EXTRAIT DU TEXTE:
>>>

Spécial Noël : saint Nicolas, héros en soutane – partie II

Partie 1

Salut! 

J’espère que vous vous êtes ben bourrés la face! Vot’réveillon a pas fini avec mononc Paul qui roule en-dessous de la table après sa onzième shot de caribou, toujours? Ou avec grand-m’man qui tombe dans l’sapin en dansant sur un solo de ruine-babines endiablé?

En tout cas, si vous avez eu comme cadeau un kit de chandelles qui sentent le mal de tête, un tour de volant en minou ou bedon un Rotato Express, pis que vous êtes ben déçus, j’ai quequ’chose pour vous consoler : une collection des greatests hits de saint Nicolas! C’est comme une boîte de chocolats de chez Jean-Coutu, mais avec des miracles au lieu de des vieilles cerises pognées dans l’sirop figé dur!

Saint Nicolas pogne les nerfs au concile de Nicée 

En tant qu’évêque, Nicolas fut invité au concile de Nicée. Ça, c’était un gros congrès des évêques de l’Empire romain que l’empereur Constantin avait organisé parce qu’y avait d’la chicane dans’cabane : personne s’entendait sur le rapport entre Dieu le Père pis Jésus le Fils, pis personne allait partir tant que ça serait pas réglé. 

Y’avait un gars, Arius, qui pensait pas comme les autres, pis y voulait pas lâcher le morceau : 

« Vous l’avez pas pantoute, gang : Dieu, c’est Dieu, pis Jésus, c’est yinque son messager! Quand y dit que Dieu, c’est son père, là, ben c’est comme… Une adoption, genre! Jésus, c’t’un gars ben spécial, mais y’est comme vous pis moé, qui rote pis qui se pète l’orteil su’l coin du litte de temps en temps! Y’est pas divin, y’est juste ben plogué! »

Méchante hérésie. Après des mois d’astinage, Nic finit par tomber dans’face à Arius :

« Coute-moé ben, toé, mon p’tit théologien à deux cennes! Jésus, là, y’est divin! Y’est faite d’la même substance que son père! Que ch’te voye toé, dire que le Christ est pas Dieu incarné! »

Nic vint tellement fâché qu’y crissa une claque su’à gueule à Arius. Les pères du concile, scandalisés, le firent arrêter. La religion, là, c’est pas une raison pour se faire mal! 

Mais Nic sécha pas trop longtemps dans sa cellule : Dieu était de son bord, pis Jésus pis Marie en personne firent un croche pour y’ouvrir la porte. Entécas, c’est c’qu’on dit.

<<<

CONSIGNE 1: Mettez en liste numérotée les entrées, depuis la ligne qui contient « From the camera angle » jusqu'à celle qui contient « Answer: point 1129,650 », ces deux lignes comprises. Enlevez les lignes vides et laissez de côté les images.
Le texte et les entrées n'ont aucun lien entre eux.

DONNÉES DE L'EXERCICE:
>>>

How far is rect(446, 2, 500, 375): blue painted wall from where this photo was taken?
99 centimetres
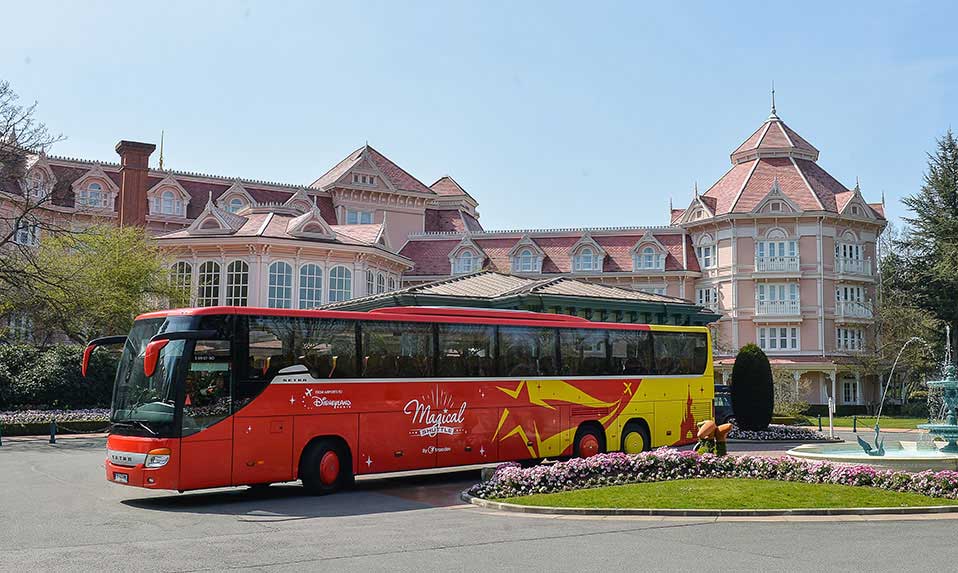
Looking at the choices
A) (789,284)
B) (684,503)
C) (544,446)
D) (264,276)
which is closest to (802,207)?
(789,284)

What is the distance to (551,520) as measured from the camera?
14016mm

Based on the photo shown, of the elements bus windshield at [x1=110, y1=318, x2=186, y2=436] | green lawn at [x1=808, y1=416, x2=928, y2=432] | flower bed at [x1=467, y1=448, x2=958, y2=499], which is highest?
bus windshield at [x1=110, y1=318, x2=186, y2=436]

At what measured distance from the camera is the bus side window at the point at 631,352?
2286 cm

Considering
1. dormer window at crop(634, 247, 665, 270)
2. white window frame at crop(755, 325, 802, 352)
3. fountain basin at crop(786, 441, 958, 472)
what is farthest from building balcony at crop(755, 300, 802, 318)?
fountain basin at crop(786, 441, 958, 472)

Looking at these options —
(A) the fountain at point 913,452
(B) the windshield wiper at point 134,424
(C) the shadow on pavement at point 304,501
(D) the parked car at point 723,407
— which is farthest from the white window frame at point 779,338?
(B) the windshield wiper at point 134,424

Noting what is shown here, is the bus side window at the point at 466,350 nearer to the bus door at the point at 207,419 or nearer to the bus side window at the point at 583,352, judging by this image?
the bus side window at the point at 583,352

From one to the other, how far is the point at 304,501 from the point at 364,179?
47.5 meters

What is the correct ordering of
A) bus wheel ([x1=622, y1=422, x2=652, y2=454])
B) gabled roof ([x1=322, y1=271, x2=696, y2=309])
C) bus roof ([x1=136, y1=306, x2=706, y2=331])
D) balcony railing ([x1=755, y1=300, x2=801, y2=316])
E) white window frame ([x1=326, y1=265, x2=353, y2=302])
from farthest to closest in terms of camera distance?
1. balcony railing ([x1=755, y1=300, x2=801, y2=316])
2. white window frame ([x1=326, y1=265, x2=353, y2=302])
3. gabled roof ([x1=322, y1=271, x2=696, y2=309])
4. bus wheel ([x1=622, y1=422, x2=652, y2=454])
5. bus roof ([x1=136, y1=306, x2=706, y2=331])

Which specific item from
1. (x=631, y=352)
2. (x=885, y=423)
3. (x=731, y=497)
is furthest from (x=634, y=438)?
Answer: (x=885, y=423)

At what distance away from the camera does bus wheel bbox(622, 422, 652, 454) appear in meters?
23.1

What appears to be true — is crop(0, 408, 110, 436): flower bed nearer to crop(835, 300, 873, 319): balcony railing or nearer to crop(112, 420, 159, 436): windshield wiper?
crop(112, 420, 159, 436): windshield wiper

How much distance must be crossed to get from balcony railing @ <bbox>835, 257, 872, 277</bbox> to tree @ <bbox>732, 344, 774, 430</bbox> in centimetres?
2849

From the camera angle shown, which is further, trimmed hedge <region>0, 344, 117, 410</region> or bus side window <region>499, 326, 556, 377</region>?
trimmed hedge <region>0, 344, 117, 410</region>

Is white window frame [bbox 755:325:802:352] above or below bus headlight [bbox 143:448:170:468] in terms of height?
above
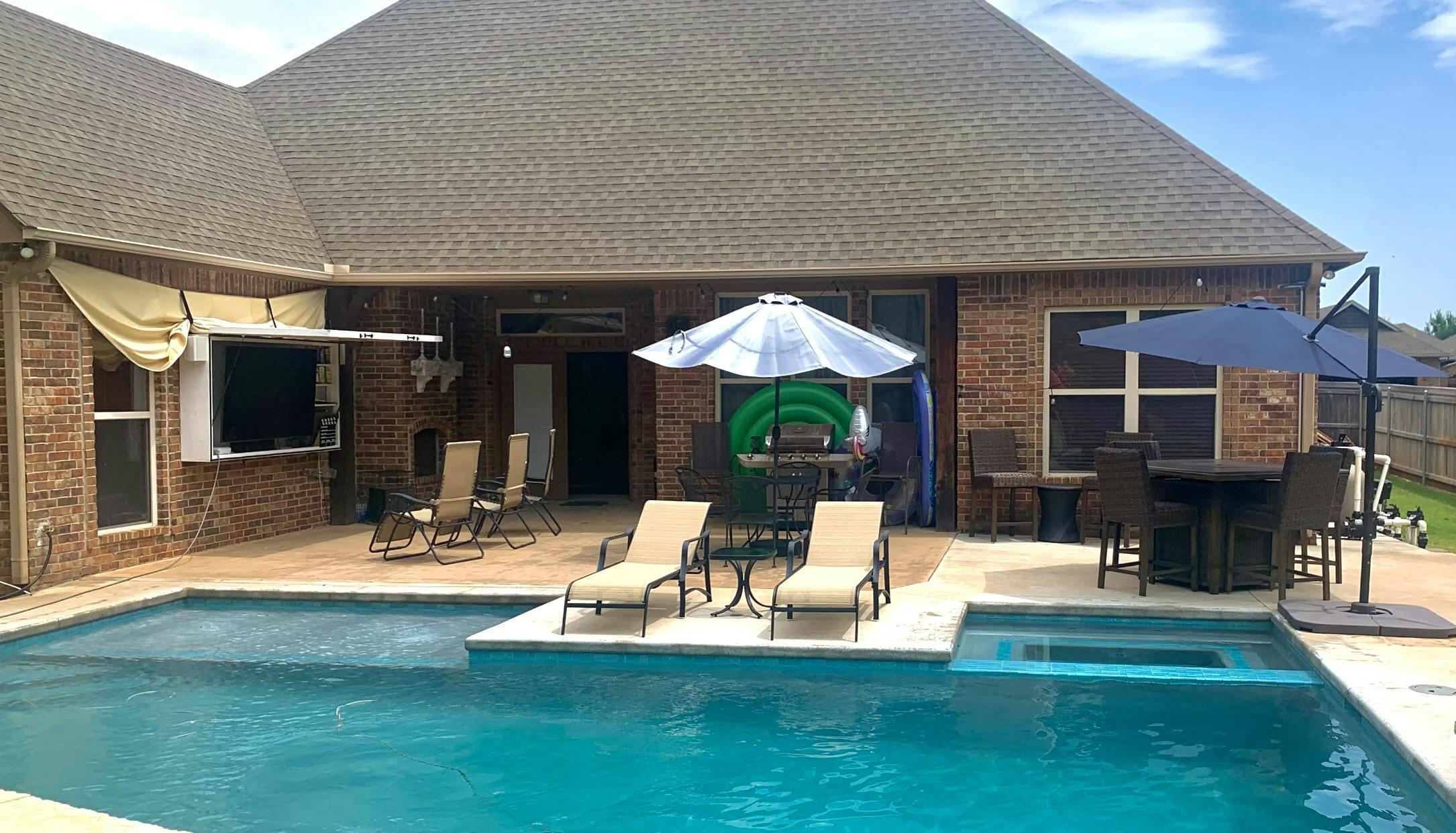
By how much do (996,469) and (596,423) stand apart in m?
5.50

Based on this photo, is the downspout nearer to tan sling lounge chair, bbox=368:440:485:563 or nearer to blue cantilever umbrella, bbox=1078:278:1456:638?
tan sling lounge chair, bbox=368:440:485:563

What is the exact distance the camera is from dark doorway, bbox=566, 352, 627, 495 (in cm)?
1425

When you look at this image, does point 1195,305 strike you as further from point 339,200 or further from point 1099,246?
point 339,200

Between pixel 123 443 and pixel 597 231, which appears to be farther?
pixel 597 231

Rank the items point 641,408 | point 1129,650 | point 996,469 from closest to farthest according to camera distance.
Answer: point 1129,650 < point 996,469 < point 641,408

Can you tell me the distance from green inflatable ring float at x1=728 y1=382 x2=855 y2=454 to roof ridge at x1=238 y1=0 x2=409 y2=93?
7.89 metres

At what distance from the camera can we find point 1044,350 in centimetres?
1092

<<<
>>>

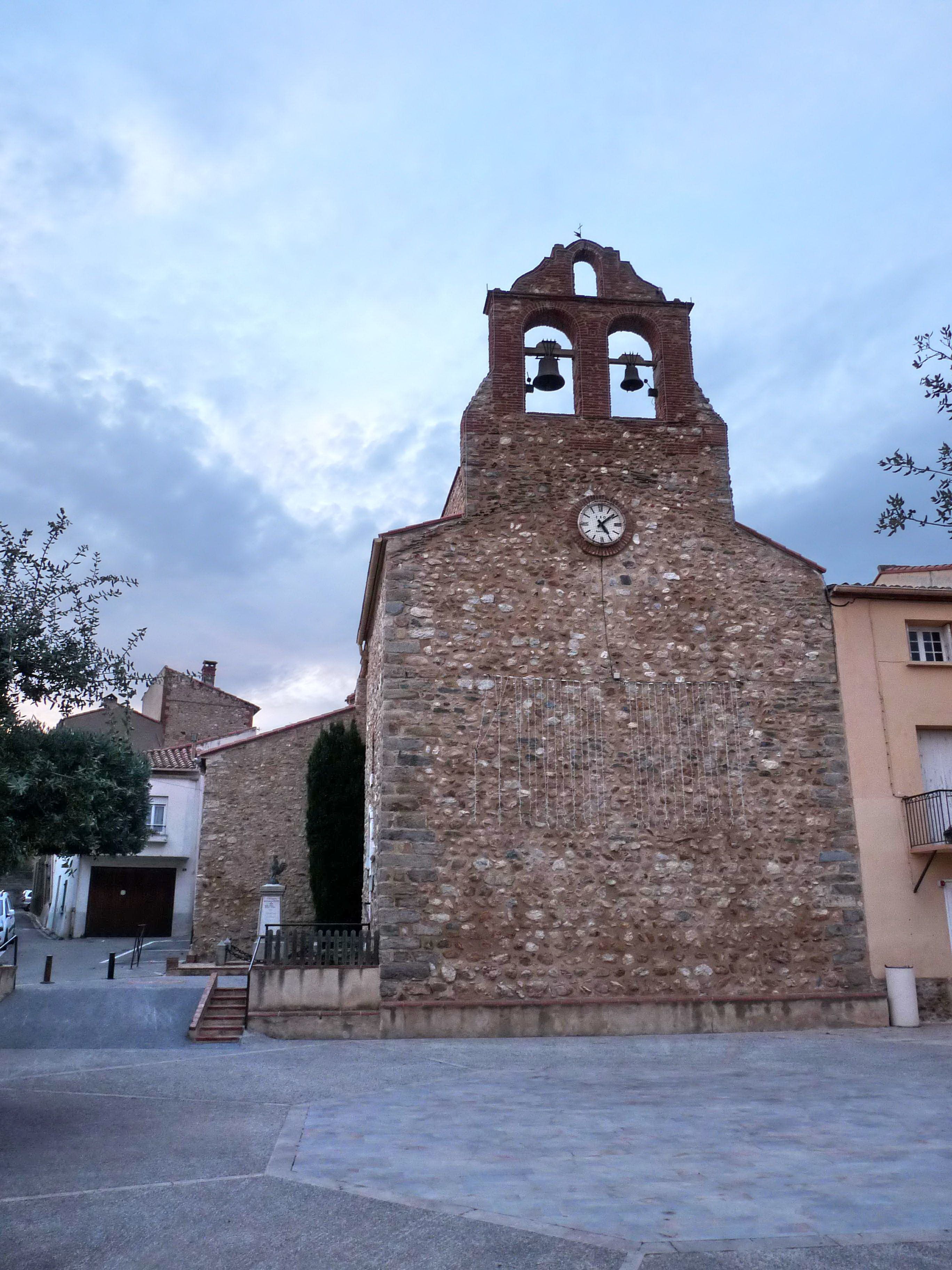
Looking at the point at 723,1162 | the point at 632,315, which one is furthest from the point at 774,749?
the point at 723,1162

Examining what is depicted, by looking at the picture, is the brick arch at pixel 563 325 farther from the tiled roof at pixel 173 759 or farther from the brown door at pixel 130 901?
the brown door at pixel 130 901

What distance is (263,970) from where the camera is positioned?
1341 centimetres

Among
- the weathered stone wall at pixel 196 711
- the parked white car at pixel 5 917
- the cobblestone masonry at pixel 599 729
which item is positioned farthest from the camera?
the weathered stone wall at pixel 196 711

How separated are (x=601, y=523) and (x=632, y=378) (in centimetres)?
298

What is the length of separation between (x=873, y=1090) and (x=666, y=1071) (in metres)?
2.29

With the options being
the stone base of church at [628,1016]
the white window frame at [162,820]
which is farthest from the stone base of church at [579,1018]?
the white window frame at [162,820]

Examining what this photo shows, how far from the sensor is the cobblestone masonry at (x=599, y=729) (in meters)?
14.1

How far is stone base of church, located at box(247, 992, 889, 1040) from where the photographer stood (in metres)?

<<<
>>>

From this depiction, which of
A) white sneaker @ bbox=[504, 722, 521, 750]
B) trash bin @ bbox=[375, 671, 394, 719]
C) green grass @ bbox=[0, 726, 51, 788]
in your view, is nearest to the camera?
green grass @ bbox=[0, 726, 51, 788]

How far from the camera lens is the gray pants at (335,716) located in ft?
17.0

<<<

CONSIGNE 2: Recopiez mot pour mot le passage du texte qui va de « Spécial Noël : saint » jusqu'à « l’sirop figé dur! ».

RÉPONSE 1:
1. From the camera angle shown, which is further, trimmed hedge <region>0, 344, 117, 410</region> or bus side window <region>499, 326, 556, 377</region>?
2. trimmed hedge <region>0, 344, 117, 410</region>
3. Is white window frame [bbox 755:325:802:352] above or below bus headlight [bbox 143:448:170:468] in terms of height?
4. above
5. By how much do (996,469) and (596,423) stand apart in m?
6. 5.50
7. Based on this photo, is the downspout nearer to tan sling lounge chair, bbox=368:440:485:563 or nearer to blue cantilever umbrella, bbox=1078:278:1456:638?
8. tan sling lounge chair, bbox=368:440:485:563
9. What is the exact distance the camera is from dark doorway, bbox=566, 352, 627, 495 (in cm)?
10. 1425
11. When you look at this image, does point 1195,305 strike you as further from point 339,200 or further from point 1099,246?
12. point 339,200
13. Between pixel 123 443 and pixel 597 231, which appears to be farther?
14. pixel 597 231
15. Rank the items point 641,408 | point 1129,650 | point 996,469 from closest to farthest according to camera distance.
16. Answer: point 1129,650 < point 996,469 < point 641,408

RÉPONSE 2:
Spécial Noël : saint Nicolas, héros en soutane – partie II

Partie 1

Salut! 

J’espère que vous vous êtes ben bourrés la face! Vot’réveillon a pas fini avec mononc Paul qui roule en-dessous de la table après sa onzième shot de caribou, toujours? Ou avec grand-m’man qui tombe dans l’sapin en dansant sur un solo de ruine-babines endiablé?

En tout cas, si vous avez eu comme cadeau un kit de chandelles qui sentent le mal de tête, un tour de volant en minou ou bedon un Rotato Express, pis que vous êtes ben déçus, j’ai quequ’chose pour vous consoler : une collection des greatests hits de saint Nicolas! C’est comme une boîte de chocolats de chez Jean-Coutu, mais avec des miracles au lieu de des vieilles cerises pognées dans l’sirop figé dur!